*** Opening Passage shown ***
Let us give the VC a benefit of doubt that he wanted action only against the anti-social elements who had mingled with regular students and were threats to university properties. Even then, as guardian of the children, if he thinks students are like his children, he should have stepped down because he has lost the trust of the student community on the campus.

But he will not quit. He would rather close the university once again as his latest letter to students suggests than step aside and let a temporary VC run the show. Dear students, you must understand that you are not in Nehru’s India. And there is no Maulana Azad as education minister to indulge you even if you show anger to him.

And Dr Tarique Mansoor is no match for Dr Zakir Hussain when it comes to summoning a combination of courage and foresight to quell student unrest. A hostile regime which is anti-intellectual wealth and sees a section of citizens with jaundiced eyes cannot be expected to be sympathetic to your cause. 

Your demand, therefore, for resignations of VC and Registrar, though legitimate, will fall on deaf ears. By continuing to boycott classes and exams, you will be giving the VC an excuse to shut down the university again. Who will be the ultimate losers? The VC, teaching and non-teaching staff will continue to get paid their salaries even if there is no work on the campus. The cops will be asked to enter the campus again and evacuate the hostels. You will lose your session and probably one crucial year.

 I just heard a viral audio conversation of a law student of AMU with Political Science’s Professor Arshi Khan. When the student asks Khan what should the students do, Khan says that honesty feels the students should resume classes, sit for exams and protest to if they believe they must protest.

He adds that his own children are no longer studying at the university and, if they were there, he would have advised them too not to harm their career. This seems a sage suggestion. Protest is a continuing process. For students, the world is a stage and peaceful protests can happen in various forms.

A head of an educational institution will feel isolated if he is disliked by a majority of the students. Professor Khan also gives yeo examples from history. He says, and rightly so, that Sir Syed would not have succeeded in his mission had he remained perpetually hostile to the British though he had lost close relatives in the Holocaust of 1857.

His mother became so ill and famished due to lack of food and care that she died soon after the storm had passed. Prof Khan cites the Hudaibiya agreement he signed with the pagan Meccans. Despite his companions giving a dissenting note that it was capitulation and humiliating, the Prophet went ahead with the agreement because he could forsee its noble results in future.
*** Closing Passage shown ***
*** Opening Data under study ***
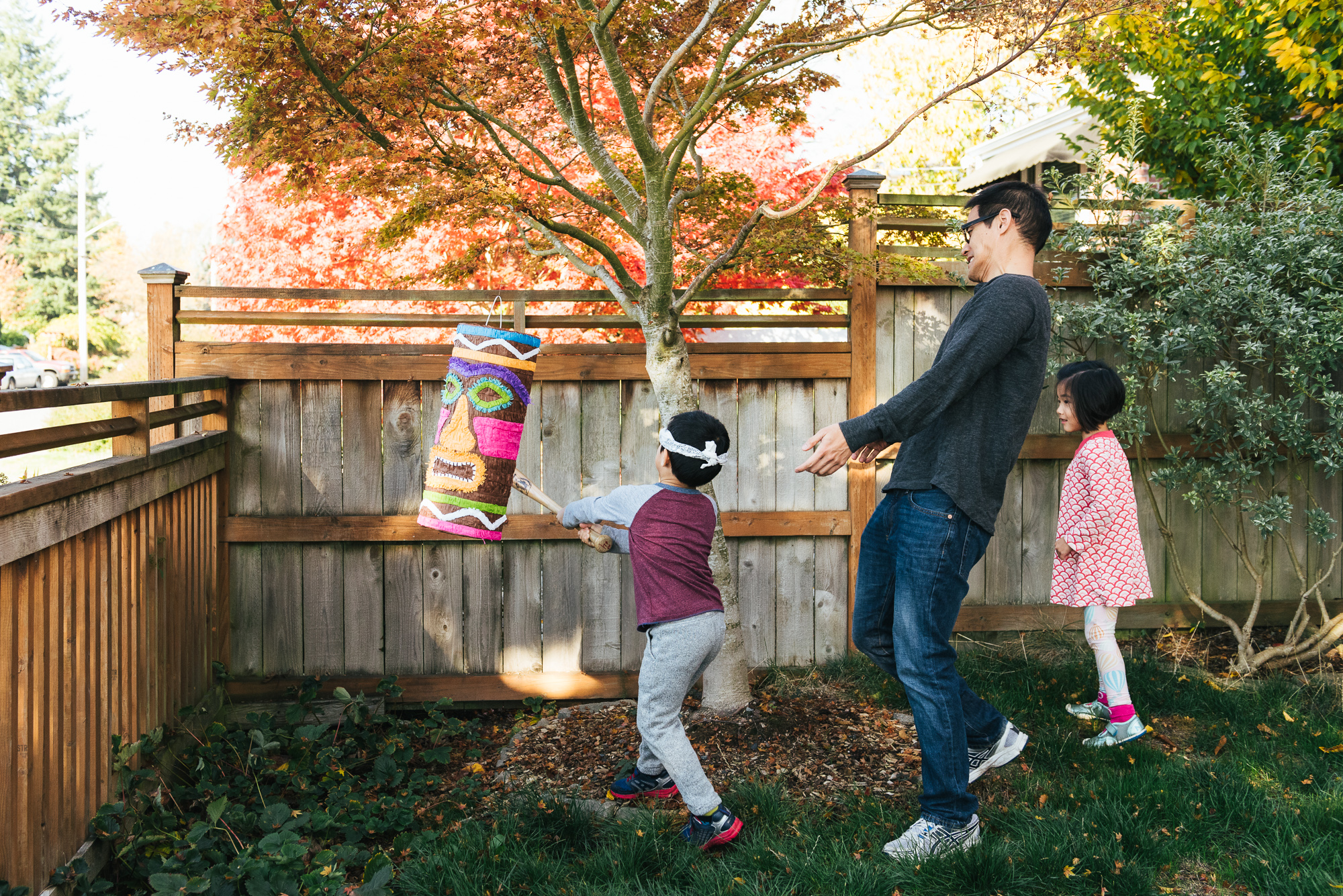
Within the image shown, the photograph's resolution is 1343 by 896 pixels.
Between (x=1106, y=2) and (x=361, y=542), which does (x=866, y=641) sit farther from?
(x=1106, y=2)

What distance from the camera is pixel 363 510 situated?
399cm

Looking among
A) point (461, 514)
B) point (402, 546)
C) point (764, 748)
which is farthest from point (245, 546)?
point (764, 748)

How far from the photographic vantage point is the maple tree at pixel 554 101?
2.90m

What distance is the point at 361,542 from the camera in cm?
399

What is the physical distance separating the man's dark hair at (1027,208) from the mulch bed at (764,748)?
5.87ft

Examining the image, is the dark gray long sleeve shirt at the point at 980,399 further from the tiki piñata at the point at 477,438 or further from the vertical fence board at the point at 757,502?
the vertical fence board at the point at 757,502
*** Closing Data under study ***
**Activity list**
a. In the passage on the AMU student protests, which professor speaks with a law student in the viral audio conversation?
b. Pick up the passage on the AMU student protests after its final sentence and continue writing it.
The items come from a source unrelated to the passage on the AMU student protests.

**Answers for this exercise**
a. Professor Arshi Khan of Political Science.

b.
Self-preservation is a trait of the wise and AMU students must learn it. When I was a student at AMU in the mid-1980s I remember the renowned Urdu scholar late Qazi Abdus Sattar once saying:” Hindustani Musalamaanon ka asli Taj Mahal woh nahin jo Agra mein. Woh hai jo Aligarh mein hai (The real Taj Mahal of Indian Muslims is not the one at Agra, but the one that is at Aligarh). How true.

We are proud of the beautiful Taj Mahal in Agra. But it is an architectural beauty cast in cold, lifeless white marble. But the Taj Mahal that Sir Syed has left for us pulsates with a unique vigour and vitality. It epitomizes a renaissance that brought renewal to a community which had hit a dead end in the aftermath of 1857 pogrom. 

Dear students, you have made a pledge to preserve and protect this great heritage that you have inherited. And let me tell you, the world can give you institutions with better infrastructure. The world cannot give you another AMU. AMU is intertwined with the fate of Muslims even if many may disagree. If AMU dies, so will Muslims in India.

And there is nothing communal in saying so. Those who know the circumstances in and purpose for which AMU was created will agree. As an alumnus, it is my fervent appeal to you to go back to your classes, defeat the designs of those who want your seminary to be locked up. You will not be ashamed before the old man of Aligarh when you meet him on the Day of Judgment. Neither will I.

Mohammed Wajihuddin, a senior journalist, is associated with The Times of India, Mumbai. This piece has been picked up from his blog.